Documents are provided as a JSON or JSONL file where each record has a text field and an optional topic field.

import json
documents = [
{"text": "Our return policy allows returns within 30 days of purchase.", "topic": "Returns"},
{"text": "Free shipping is available on all orders over $50.", "topic": "Shipping"},
{"text": "You can track your order via the link in your confirmation email.", "topic": "Shipping"},
]
kb = hub.knowledge_bases.create(
project_id="project-id",
name="Product Documentation",
description="Official product docs and FAQs",
file=("documents.json", json.dumps(documents).encode("utf-8")),
)
print(kb.id)
from pathlib import Path
kb = hub.knowledge_bases.create(
project_id="project-id",
name="Product Documentation",
description="Official product docs and FAQs",
file=Path("documents.json"),
)
kb = hub.knowledge_bases.retrieve("kb-id")
print(kb.name, kb.status.state)
hub.knowledge_bases.update("kb-id", name="Updated Name")

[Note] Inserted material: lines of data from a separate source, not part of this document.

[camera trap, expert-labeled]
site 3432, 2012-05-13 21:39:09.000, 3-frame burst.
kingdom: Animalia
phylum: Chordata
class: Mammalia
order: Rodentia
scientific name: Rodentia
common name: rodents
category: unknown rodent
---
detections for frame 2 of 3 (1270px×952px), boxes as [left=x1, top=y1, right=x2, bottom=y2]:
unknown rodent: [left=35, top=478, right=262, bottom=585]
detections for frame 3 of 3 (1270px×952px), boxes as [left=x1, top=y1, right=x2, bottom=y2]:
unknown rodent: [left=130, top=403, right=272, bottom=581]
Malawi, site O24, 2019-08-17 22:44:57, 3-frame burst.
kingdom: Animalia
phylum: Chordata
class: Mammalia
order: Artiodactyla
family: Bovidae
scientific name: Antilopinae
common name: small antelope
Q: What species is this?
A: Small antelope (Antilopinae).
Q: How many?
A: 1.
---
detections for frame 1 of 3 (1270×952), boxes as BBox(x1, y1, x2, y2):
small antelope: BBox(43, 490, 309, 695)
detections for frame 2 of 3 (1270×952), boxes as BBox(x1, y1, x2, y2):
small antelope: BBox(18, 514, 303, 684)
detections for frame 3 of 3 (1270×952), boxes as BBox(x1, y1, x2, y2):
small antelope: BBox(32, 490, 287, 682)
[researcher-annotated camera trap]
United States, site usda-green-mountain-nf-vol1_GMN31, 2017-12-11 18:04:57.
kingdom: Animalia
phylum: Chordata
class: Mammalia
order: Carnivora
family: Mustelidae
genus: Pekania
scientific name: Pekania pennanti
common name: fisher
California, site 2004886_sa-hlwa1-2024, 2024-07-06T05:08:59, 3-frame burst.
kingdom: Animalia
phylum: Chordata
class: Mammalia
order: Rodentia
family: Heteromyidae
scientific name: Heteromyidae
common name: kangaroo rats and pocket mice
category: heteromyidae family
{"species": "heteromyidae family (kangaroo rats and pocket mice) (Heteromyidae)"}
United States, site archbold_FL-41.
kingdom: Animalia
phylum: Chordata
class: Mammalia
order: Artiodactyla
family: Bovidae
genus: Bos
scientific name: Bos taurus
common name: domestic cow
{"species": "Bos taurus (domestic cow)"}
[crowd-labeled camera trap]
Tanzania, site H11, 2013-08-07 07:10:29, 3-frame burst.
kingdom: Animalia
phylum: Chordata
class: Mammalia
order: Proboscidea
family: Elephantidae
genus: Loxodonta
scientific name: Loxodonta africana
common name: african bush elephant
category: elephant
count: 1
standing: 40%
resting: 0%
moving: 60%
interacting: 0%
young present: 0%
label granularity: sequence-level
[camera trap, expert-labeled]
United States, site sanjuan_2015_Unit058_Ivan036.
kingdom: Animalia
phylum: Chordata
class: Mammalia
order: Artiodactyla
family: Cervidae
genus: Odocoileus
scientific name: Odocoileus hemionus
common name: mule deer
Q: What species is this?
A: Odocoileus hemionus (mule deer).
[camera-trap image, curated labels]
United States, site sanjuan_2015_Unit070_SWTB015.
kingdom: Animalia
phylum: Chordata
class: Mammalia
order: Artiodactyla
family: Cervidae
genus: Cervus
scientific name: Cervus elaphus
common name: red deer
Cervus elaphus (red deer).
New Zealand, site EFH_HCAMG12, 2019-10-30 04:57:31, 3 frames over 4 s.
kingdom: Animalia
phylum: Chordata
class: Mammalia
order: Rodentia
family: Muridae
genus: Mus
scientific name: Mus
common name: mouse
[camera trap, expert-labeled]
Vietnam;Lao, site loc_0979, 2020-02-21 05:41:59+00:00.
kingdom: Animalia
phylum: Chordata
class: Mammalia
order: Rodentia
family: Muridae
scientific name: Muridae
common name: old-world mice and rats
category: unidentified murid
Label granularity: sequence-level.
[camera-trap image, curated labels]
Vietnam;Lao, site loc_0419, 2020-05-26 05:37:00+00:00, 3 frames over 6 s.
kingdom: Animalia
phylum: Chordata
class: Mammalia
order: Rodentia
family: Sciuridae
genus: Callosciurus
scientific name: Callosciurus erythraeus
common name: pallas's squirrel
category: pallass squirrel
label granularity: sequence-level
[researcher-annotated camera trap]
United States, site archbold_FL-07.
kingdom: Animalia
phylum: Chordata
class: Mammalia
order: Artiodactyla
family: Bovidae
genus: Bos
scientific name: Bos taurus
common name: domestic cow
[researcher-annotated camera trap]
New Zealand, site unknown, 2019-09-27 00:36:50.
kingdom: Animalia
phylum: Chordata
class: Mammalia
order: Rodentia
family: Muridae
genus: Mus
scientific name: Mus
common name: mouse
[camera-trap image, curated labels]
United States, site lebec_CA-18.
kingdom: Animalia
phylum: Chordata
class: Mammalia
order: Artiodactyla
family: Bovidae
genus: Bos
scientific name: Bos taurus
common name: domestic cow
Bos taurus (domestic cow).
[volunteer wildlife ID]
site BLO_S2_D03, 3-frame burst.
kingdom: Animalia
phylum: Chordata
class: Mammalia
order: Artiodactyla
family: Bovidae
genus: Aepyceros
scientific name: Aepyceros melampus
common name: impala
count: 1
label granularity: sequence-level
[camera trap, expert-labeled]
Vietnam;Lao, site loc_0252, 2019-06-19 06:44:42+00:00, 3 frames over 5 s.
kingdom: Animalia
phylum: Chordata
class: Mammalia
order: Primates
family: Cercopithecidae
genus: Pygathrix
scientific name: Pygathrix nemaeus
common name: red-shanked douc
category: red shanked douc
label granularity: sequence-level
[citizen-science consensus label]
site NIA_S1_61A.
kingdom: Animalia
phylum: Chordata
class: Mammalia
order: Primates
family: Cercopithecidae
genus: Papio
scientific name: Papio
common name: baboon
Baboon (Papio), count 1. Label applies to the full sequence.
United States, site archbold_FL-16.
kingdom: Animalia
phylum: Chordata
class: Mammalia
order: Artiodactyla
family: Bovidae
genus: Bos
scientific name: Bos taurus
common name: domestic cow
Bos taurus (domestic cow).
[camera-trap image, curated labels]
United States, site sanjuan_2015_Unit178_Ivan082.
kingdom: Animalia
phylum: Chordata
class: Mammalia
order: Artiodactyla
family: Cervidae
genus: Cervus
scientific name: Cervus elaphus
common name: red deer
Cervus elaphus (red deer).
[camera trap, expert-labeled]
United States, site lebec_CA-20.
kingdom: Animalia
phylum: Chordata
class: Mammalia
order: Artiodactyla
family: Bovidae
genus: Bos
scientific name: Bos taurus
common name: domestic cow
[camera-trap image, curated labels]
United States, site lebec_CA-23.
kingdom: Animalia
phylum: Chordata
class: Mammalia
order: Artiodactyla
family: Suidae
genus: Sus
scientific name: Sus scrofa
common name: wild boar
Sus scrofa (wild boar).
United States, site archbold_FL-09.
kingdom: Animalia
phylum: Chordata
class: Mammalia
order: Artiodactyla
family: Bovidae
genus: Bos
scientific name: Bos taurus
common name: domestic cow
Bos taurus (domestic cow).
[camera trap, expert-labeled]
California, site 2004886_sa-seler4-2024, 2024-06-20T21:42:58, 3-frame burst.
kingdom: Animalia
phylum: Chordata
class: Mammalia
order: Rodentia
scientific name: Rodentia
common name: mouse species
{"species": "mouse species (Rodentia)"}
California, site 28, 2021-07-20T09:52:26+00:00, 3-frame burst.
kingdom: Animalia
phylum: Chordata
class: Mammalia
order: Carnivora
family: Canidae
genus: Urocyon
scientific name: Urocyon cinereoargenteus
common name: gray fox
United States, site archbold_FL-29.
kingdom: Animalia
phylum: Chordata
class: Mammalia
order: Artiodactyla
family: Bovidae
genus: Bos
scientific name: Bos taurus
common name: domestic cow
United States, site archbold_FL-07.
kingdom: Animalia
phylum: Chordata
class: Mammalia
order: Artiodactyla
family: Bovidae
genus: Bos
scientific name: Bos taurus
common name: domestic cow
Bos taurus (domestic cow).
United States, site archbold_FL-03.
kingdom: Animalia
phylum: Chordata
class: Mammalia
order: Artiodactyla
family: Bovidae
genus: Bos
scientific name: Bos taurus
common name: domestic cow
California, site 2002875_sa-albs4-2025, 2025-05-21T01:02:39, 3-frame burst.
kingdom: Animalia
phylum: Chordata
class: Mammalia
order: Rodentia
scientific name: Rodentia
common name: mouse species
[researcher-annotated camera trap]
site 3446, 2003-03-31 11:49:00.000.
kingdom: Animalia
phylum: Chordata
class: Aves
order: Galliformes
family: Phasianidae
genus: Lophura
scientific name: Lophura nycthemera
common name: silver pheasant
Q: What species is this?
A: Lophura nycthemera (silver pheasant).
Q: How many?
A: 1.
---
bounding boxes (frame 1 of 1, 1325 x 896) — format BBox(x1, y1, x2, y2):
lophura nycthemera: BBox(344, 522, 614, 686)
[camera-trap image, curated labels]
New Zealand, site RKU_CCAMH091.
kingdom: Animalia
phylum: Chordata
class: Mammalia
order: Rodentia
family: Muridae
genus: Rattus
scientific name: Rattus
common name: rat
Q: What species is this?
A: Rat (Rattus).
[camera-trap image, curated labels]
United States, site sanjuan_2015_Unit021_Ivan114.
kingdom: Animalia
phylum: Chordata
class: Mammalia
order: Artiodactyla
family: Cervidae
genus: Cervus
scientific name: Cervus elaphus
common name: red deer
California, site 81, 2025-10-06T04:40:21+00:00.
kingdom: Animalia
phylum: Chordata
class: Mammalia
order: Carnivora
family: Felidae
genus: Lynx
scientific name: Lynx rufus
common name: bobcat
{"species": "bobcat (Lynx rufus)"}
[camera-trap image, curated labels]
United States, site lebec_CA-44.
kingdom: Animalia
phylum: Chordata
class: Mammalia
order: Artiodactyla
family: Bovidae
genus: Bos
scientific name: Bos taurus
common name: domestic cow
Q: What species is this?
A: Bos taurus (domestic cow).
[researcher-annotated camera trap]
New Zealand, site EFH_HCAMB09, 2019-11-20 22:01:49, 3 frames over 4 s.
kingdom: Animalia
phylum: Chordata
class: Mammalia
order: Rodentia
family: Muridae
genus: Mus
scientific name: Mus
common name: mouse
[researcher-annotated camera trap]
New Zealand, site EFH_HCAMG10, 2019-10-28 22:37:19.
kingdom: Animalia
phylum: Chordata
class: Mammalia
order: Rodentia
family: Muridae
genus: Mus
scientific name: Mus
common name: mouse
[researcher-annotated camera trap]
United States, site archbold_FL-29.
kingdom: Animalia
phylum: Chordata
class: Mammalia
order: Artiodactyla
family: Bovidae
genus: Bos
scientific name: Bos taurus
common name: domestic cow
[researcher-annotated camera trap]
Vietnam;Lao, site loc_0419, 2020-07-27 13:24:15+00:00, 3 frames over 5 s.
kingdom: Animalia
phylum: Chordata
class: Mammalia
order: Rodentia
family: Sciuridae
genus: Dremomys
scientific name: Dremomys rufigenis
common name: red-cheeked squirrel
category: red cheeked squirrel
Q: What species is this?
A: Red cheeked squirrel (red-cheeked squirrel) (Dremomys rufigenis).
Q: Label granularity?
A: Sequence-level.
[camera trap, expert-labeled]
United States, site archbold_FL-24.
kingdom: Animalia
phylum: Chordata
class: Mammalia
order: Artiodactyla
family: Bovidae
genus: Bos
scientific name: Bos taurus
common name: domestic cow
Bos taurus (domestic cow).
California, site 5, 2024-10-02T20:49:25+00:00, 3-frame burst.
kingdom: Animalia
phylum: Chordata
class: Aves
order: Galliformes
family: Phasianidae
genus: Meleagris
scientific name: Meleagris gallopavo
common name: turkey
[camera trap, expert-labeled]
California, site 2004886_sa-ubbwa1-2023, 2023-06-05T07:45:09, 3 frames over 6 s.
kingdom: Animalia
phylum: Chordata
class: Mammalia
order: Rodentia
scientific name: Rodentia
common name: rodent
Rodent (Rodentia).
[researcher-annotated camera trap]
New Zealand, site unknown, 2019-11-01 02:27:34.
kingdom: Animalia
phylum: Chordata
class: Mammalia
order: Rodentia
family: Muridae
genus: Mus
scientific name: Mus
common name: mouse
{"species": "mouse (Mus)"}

You can perform a semantic search over the documents in a knowledge base directly from the SDK:

results = hub.knowledge_bases.search_documents(
"kb-id",
search="return policy",
limit=5,
)
for doc in results:
print(doc.snippet)
doc = hub.knowledge_bases.retrieve_document("kb-id", "document-id")
print(doc.content)
kbs = hub.knowledge_bases.list(project_id="project-id")
hub.knowledge_bases.delete("kb-id")

Using a knowledge base for dataset generation

Section titled “Using a knowledge base for dataset generation”

Once your KB is ready, pass its ID to hub.datasets.generate_document_based() to create test cases grounded in your documents:

dataset = hub.datasets.generate_document_based(
project_id="project-id",
knowledge_base_id="kb-id",
agent_id="agent-id",
dataset_name="FAQ-based test suite",
n_examples=20,
)
print(f"Generated dataset: {dataset.id} ({dataset.name})")

The Hub samples documents from the KB, crafts questions whose answers are grounded in those documents, and creates test cases with a groundedness check pre-configured.

See Datasets, Test Cases & Checks for more detail.


Using a knowledge base in a vulnerability scan

Section titled “Using a knowledge base in a vulnerability scan”

Pass a knowledge_base_id when creating a scan to run probes that are grounded in your documents. This makes adversarial attacks more domain-specific and increases detection accuracy for RAG-based systems:

scan = hub.scans.create(
project_id="project-id",
agent_id="agent-id",
knowledge_base_id="kb-id",
tags=["gsk:threat-type='hallucination'"], # Hallucination
)

See Vulnerability Scanning for the full list of tags and scan options.